A woman believed to be Rachel Powell is seen in a Facebook video screen grab.

An accused U.S. Capitol rioter known online as “Bullhorn Lady” has been ordered to explain why her pre-trial release shouldn’t be revoked after Law&Crime reported that she appeared to have been recorded in a bookstore wearing a mask with holes in it — in possible violation of court-ordered conditions for staying out of jail.

As Law&Crime discussed at length on April 9, a since-deleted video posted at the end of March on the Facebook page of Mr. Bookman’s — a used book store in Western Pennsylvania — showed an individual who appeared to be Rachel Powell wearing a mesh mask. The problem was that Powell, as a unique condition of her pretrial release, was ordered by Chief U.S. District Judge Beryl A. Howell to “wear a mask whenever she leaves her residence.”

On Friday, Senior U.S. District Judge Royce Lamberth, a Ronald Reagan appointee, said in crystal clear fashion that he felt the defendant’s actions mocked the earlier court order.

Lamberth began by noting that U.S. Probation & Pre-Trial Services filed a non-compliance report in Powell’s case on April 15. That report, the judge said, contained “an image” from the aforementioned video, “which shows defendant wearing a mask with holes in it large enough to see the defendant’s nose and mouth” (see the image above).

“When Pre-Trial Services called defendant to inquire about the video, defendant was evasive in answering the officer’s questions regarding the material of the mask,” court documents said.

From here, Judge Lamberth said that Powell’s “decision to appear in a video wearing a mask with holes in it at work mocks compliance with the Court’s Order setting a condition of pre-trial release that she ‘wear a mask whenever she leaves her residence.'”

“No reasonable person could think that defendant’s ‘mask’ complied with that condition, which Chief Judge Beryl A. Howell imposed to ensure that defendant ‘would not pose a risk to the health and safety of the community when she left her house,'” Lamberth said.

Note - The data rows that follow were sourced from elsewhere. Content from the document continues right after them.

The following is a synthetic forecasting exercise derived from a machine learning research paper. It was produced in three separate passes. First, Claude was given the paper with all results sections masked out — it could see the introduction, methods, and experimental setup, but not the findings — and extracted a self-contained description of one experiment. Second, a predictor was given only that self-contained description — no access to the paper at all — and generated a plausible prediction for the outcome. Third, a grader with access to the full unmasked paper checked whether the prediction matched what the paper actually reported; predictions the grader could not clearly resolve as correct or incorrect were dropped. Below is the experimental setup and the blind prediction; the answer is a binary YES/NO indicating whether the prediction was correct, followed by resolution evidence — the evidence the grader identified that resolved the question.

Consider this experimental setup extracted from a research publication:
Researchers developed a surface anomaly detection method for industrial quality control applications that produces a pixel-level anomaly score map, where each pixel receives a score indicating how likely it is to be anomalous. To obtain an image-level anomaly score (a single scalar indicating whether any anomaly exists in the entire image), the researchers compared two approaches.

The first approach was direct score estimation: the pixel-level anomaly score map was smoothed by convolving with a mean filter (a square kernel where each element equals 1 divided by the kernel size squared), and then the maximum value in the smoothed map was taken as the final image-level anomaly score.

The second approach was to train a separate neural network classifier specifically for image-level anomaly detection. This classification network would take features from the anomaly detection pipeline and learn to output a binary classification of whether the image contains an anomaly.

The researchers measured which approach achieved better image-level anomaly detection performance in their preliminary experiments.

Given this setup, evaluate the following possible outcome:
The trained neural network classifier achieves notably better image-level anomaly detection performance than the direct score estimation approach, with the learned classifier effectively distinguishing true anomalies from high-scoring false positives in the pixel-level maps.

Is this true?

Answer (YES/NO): NO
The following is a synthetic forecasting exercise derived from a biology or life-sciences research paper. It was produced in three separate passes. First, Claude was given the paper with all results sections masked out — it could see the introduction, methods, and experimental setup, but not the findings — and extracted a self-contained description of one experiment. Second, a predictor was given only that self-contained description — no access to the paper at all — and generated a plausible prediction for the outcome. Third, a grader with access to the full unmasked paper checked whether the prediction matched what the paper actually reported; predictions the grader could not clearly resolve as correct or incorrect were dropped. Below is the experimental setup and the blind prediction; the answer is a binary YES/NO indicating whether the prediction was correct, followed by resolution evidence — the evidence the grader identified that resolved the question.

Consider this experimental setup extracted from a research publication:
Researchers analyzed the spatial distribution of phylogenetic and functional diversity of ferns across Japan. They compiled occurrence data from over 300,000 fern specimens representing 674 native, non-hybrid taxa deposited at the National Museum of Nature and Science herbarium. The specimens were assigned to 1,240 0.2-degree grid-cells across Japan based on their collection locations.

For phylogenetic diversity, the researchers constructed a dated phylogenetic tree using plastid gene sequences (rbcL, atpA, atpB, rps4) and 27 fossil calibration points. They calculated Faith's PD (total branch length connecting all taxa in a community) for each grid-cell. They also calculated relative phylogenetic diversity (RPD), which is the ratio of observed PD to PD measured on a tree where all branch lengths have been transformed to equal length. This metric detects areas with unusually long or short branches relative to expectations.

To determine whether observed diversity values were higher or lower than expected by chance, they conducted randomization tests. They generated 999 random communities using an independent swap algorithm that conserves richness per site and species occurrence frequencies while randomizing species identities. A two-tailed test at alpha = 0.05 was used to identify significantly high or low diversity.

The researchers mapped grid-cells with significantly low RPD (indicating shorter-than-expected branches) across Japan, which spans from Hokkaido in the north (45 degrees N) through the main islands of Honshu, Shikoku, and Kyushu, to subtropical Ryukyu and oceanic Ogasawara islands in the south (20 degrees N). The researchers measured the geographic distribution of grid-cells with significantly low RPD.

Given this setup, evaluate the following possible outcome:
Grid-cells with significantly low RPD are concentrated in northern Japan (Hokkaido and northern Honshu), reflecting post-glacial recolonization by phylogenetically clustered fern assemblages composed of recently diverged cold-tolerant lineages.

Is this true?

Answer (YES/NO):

The judge, saying he “does not take [Powell’s] willingness to flout the Court’s order lightly,” ordered the defendant to provide within 10 days an explanation in writing as to why she should not be jailed ahead of trial once again.

Rachel Powell is seen in a jail mugshot after her arrest.

The judge also raised the specter of contempt in the order to show cause.

“Accordingly, the Court directs defendant to show cause in writing, no later than ten (10) days from this day, why the Court should not revoke her pre-trial release, order her detained pending trial, or hold her in contempt,” Lamberth said.

As Law&Crime reported earlier, Chief Judge Howell’s order said that “violating any of the foregoing conditions of release may result in the immediate issuance of a warrant” for Powell’s arrest, revocation of release, detention, forfeiture of bond, and “a prosecution for contempt of court.”

Judge Lamberth also expressed concern about something Pre-Trial Services claimed that Powell told them about her attorney’s role in the controversy.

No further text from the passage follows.